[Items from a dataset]
++++++++++
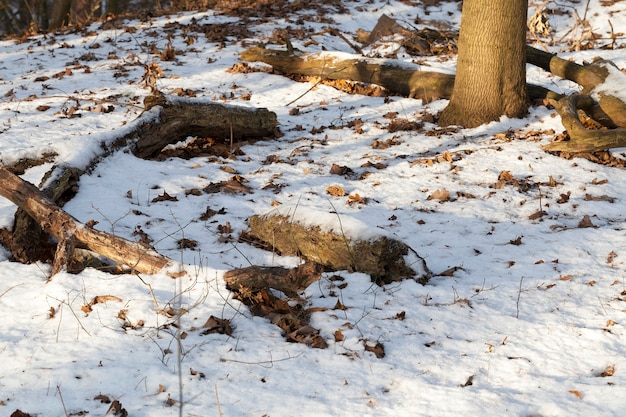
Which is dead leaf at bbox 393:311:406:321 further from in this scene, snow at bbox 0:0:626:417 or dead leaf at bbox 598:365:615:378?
dead leaf at bbox 598:365:615:378

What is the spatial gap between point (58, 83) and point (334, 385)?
27.0ft

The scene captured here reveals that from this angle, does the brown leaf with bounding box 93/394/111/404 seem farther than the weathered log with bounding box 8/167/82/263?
No

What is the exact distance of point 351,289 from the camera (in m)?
4.36

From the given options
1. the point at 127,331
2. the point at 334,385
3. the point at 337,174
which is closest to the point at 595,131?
the point at 337,174

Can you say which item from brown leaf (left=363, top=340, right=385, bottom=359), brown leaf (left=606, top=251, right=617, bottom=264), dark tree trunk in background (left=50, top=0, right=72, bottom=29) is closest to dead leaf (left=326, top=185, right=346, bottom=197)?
brown leaf (left=606, top=251, right=617, bottom=264)

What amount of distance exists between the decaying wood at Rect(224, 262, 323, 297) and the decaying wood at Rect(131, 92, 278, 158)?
345 centimetres

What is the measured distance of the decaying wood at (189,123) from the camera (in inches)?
283

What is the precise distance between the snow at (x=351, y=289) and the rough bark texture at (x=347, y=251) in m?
0.10

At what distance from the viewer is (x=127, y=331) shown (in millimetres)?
3654

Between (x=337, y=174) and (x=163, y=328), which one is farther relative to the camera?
(x=337, y=174)

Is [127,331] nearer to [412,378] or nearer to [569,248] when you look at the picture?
[412,378]

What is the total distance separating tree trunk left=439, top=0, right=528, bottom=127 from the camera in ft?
23.9

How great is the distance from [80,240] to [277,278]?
5.01ft

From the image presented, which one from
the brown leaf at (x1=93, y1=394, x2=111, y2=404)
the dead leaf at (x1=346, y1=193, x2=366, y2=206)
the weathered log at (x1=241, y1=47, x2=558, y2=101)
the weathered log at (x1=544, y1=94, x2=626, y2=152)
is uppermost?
the weathered log at (x1=241, y1=47, x2=558, y2=101)
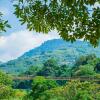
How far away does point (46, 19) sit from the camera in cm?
527

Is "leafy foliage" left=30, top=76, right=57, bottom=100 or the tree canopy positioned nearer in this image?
the tree canopy

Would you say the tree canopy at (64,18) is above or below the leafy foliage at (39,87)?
above

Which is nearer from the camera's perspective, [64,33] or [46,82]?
[64,33]

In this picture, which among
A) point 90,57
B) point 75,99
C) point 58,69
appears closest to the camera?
point 75,99

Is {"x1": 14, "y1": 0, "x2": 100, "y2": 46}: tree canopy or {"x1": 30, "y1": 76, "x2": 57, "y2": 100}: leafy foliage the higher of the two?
{"x1": 14, "y1": 0, "x2": 100, "y2": 46}: tree canopy

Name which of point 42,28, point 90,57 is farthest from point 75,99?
point 90,57

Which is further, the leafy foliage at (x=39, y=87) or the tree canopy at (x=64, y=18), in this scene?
the leafy foliage at (x=39, y=87)

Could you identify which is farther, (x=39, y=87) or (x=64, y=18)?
(x=39, y=87)

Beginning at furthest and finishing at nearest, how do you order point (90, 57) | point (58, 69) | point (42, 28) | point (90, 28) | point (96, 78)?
point (58, 69)
point (90, 57)
point (96, 78)
point (42, 28)
point (90, 28)

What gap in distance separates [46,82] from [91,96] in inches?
751

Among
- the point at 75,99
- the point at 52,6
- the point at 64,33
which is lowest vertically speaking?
the point at 75,99

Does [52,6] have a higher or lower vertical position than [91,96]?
higher

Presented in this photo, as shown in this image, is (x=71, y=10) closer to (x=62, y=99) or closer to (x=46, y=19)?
(x=46, y=19)

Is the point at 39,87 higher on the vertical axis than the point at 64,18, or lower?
lower
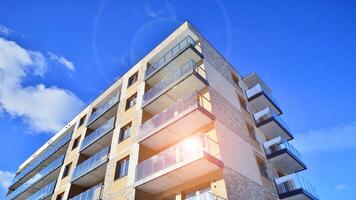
++++++++++
### Problem
Copy each line of the items above that contains the word "tree".

### The solution
Can you say which item from brown leaf (left=363, top=340, right=385, bottom=359), brown leaf (left=606, top=251, right=617, bottom=264), dark tree trunk in background (left=50, top=0, right=72, bottom=29) is closest to dead leaf (left=326, top=185, right=346, bottom=197)?
What is the total distance separating tree trunk left=439, top=0, right=528, bottom=127 from the camera in ft?
Is "leafy foliage" left=30, top=76, right=57, bottom=100 or the tree canopy positioned nearer in this image?
the tree canopy
Would you say the tree canopy at (64,18) is above or below the leafy foliage at (39,87)?
Is {"x1": 14, "y1": 0, "x2": 100, "y2": 46}: tree canopy or {"x1": 30, "y1": 76, "x2": 57, "y2": 100}: leafy foliage the higher of the two?
{"x1": 14, "y1": 0, "x2": 100, "y2": 46}: tree canopy
Which is further, the leafy foliage at (x=39, y=87) or the tree canopy at (x=64, y=18), in this scene?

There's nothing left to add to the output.